> **Given data**:
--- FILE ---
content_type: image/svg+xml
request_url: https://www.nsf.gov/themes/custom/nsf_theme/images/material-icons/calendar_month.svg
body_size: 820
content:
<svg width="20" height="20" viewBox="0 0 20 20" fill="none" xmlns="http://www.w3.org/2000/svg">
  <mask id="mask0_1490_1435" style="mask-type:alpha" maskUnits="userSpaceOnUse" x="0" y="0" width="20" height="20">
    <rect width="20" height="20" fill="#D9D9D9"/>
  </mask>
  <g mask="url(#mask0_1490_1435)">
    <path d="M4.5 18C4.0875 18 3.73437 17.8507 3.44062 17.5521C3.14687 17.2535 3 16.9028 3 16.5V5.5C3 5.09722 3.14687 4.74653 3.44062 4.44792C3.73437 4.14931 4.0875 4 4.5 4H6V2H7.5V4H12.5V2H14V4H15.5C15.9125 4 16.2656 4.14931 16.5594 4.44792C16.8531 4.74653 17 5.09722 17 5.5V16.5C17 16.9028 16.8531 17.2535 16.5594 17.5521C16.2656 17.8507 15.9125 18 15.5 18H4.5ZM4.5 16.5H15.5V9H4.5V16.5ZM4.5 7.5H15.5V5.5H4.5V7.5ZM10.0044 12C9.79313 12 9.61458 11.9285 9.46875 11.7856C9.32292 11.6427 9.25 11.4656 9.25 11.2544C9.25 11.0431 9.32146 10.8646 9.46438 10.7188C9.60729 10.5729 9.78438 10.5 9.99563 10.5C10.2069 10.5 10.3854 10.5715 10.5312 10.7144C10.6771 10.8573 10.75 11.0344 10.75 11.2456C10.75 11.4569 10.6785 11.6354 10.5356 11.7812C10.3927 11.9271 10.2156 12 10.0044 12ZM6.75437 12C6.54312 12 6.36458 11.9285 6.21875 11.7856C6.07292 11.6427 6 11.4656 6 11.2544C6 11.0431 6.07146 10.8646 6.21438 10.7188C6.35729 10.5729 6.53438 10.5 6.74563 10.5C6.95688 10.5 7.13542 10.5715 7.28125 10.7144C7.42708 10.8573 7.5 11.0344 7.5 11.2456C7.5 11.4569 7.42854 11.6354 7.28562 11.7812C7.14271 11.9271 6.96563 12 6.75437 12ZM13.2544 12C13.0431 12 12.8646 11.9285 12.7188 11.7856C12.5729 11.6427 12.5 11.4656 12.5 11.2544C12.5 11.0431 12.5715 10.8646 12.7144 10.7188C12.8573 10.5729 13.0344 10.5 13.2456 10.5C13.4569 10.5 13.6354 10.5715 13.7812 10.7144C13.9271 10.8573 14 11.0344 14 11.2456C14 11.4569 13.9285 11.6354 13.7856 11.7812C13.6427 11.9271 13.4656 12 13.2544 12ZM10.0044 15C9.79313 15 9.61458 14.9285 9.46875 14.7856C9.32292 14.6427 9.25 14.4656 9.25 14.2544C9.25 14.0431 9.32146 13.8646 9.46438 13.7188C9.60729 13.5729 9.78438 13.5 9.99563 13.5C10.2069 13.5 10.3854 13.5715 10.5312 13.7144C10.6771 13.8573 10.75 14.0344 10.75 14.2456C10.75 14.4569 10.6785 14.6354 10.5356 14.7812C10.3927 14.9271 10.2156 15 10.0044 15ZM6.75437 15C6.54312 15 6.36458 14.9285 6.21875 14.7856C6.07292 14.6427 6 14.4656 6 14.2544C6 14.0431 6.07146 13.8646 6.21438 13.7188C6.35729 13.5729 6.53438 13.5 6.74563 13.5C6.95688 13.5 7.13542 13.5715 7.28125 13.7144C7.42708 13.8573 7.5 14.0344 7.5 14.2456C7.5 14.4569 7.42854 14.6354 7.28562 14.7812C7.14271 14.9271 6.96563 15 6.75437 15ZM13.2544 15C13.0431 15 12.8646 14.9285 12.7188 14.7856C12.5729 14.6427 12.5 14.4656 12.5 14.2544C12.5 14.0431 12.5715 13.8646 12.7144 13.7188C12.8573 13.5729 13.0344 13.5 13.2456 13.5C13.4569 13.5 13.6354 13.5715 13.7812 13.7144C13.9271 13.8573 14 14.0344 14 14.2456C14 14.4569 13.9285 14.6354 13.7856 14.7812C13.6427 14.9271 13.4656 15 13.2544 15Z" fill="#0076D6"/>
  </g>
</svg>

> **Task to carry out**: Repeat each of the entries exactly as written.

> **Answer section**:
--- FILE ---
content_type: image/svg+xml
request_url: https://www.nsf.gov/themes/custom/nsf_theme/images/material-icons/calendar_month.svg
body_size: 820
content:
<svg width="20" height="20" viewBox="0 0 20 20" fill="none" xmlns="http://www.w3.org/2000/svg">
  <mask id="mask0_1490_1435" style="mask-type:alpha" maskUnits="userSpaceOnUse" x="0" y="0" width="20" height="20">
    <rect width="20" height="20" fill="#D9D9D9"/>
  </mask>
  <g mask="url(#mask0_1490_1435)">
    <path d="M4.5 18C4.0875 18 3.73437 17.8507 3.44062 17.5521C3.14687 17.2535 3 16.9028 3 16.5V5.5C3 5.09722 3.14687 4.74653 3.44062 4.44792C3.73437 4.14931 4.0875 4 4.5 4H6V2H7.5V4H12.5V2H14V4H15.5C15.9125 4 16.2656 4.14931 16.5594 4.44792C16.8531 4.74653 17 5.09722 17 5.5V16.5C17 16.9028 16.8531 17.2535 16.5594 17.5521C16.2656 17.8507 15.9125 18 15.5 18H4.5ZM4.5 16.5H15.5V9H4.5V16.5ZM4.5 7.5H15.5V5.5H4.5V7.5ZM10.0044 12C9.79313 12 9.61458 11.9285 9.46875 11.7856C9.32292 11.6427 9.25 11.4656 9.25 11.2544C9.25 11.0431 9.32146 10.8646 9.46438 10.7188C9.60729 10.5729 9.78438 10.5 9.99563 10.5C10.2069 10.5 10.3854 10.5715 10.5312 10.7144C10.6771 10.8573 10.75 11.0344 10.75 11.2456C10.75 11.4569 10.6785 11.6354 10.5356 11.7812C10.3927 11.9271 10.2156 12 10.0044 12ZM6.75437 12C6.54312 12 6.36458 11.9285 6.21875 11.7856C6.07292 11.6427 6 11.4656 6 11.2544C6 11.0431 6.07146 10.8646 6.21438 10.7188C6.35729 10.5729 6.53438 10.5 6.74563 10.5C6.95688 10.5 7.13542 10.5715 7.28125 10.7144C7.42708 10.8573 7.5 11.0344 7.5 11.2456C7.5 11.4569 7.42854 11.6354 7.28562 11.7812C7.14271 11.9271 6.96563 12 6.75437 12ZM13.2544 12C13.0431 12 12.8646 11.9285 12.7188 11.7856C12.5729 11.6427 12.5 11.4656 12.5 11.2544C12.5 11.0431 12.5715 10.8646 12.7144 10.7188C12.8573 10.5729 13.0344 10.5 13.2456 10.5C13.4569 10.5 13.6354 10.5715 13.7812 10.7144C13.9271 10.8573 14 11.0344 14 11.2456C14 11.4569 13.9285 11.6354 13.7856 11.7812C13.6427 11.9271 13.4656 12 13.2544 12ZM10.0044 15C9.79313 15 9.61458 14.9285 9.46875 14.7856C9.32292 14.6427 9.25 14.4656 9.25 14.2544C9.25 14.0431 9.32146 13.8646 9.46438 13.7188C9.60729 13.5729 9.78438 13.5 9.99563 13.5C10.2069 13.5 10.3854 13.5715 10.5312 13.7144C10.6771 13.8573 10.75 14.0344 10.75 14.2456C10.75 14.4569 10.6785 14.6354 10.5356 14.7812C10.3927 14.9271 10.2156 15 10.0044 15ZM6.75437 15C6.54312 15 6.36458 14.9285 6.21875 14.7856C6.07292 14.6427 6 14.4656 6 14.2544C6 14.0431 6.07146 13.8646 6.21438 13.7188C6.35729 13.5729 6.53438 13.5 6.74563 13.5C6.95688 13.5 7.13542 13.5715 7.28125 13.7144C7.42708 13.8573 7.5 14.0344 7.5 14.2456C7.5 14.4569 7.42854 14.6354 7.28562 14.7812C7.14271 14.9271 6.96563 15 6.75437 15ZM13.2544 15C13.0431 15 12.8646 14.9285 12.7188 14.7856C12.5729 14.6427 12.5 14.4656 12.5 14.2544C12.5 14.0431 12.5715 13.8646 12.7144 13.7188C12.8573 13.5729 13.0344 13.5 13.2456 13.5C13.4569 13.5 13.6354 13.5715 13.7812 13.7144C13.9271 13.8573 14 14.0344 14 14.2456C14 14.4569 13.9285 14.6354 13.7856 14.7812C13.6427 14.9271 13.4656 15 13.2544 15Z" fill="#0076D6"/>
  </g>
</svg>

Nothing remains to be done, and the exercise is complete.